An easy smile was the surest way to distract people from looking any further. But that only made her want to look closer. Over the past few months of their brief acquaintance, that was precisely what she’d done.
And so, she was hardly fooled now.
He adopted a casual, lazy stance as if they’d just encountered one another on a stroll through Hyde Park. “Do you often sit in trees, Miss McGovern?”
“Please don’t call me that,” she said. “It’s Felicity.”
Miss McGovern only reminded her of her parents and her duties and all the things she spent large swaths of time attempting to forget.
“Do you often sit in trees,Felicity?”
“Yes. Do you often eavesdrop on my uncle while he’s conducting business, Lord Albright?”
He had the good grace to wince. “I was not eavesdropping.”
She didn’t bother to argue. They both knew he was. “What I’d like to know is, are you here spying on my uncle…or Mr. Everson?”
The flicker in his eyes was brief. But again, Felicity had learned to look past his smiles and so she caught it. “Ah. Mr. Everson then. I thought so.”
His brows drew down. “Pardon?”
But she did not pardon. Her mind was racing now that she’d confirmed her hunch. “Does this have something to do with that smuggling business on Jane’s property?”
He gaped at her, and satisfaction coiled in her like a snake.
She didn’t relish being underestimated, but it was awfully amusing whenever it occurred. “Oh come now, Albright.

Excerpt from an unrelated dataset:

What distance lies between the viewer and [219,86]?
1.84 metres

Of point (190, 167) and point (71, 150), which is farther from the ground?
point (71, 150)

You can trust me. Jane told me all about it, so I know that you’re conducting an investig?—”
“Eeep.” The squeak occurred because Albright had surprised the life out of her by clapping a hand over her mouth.
Regret filled his eyes but he didn’t move his hand, and Felicity was absurdly aware of the fact that a man was touching her. Not harshly. If she wanted to pull away, she could. But she found herself curious to see where this would go so she held still and met his gaze.
She was keenly attuned to the rough calluses against her soft skin, and of the scent of leather and a spicy cologne that filled her nostrils.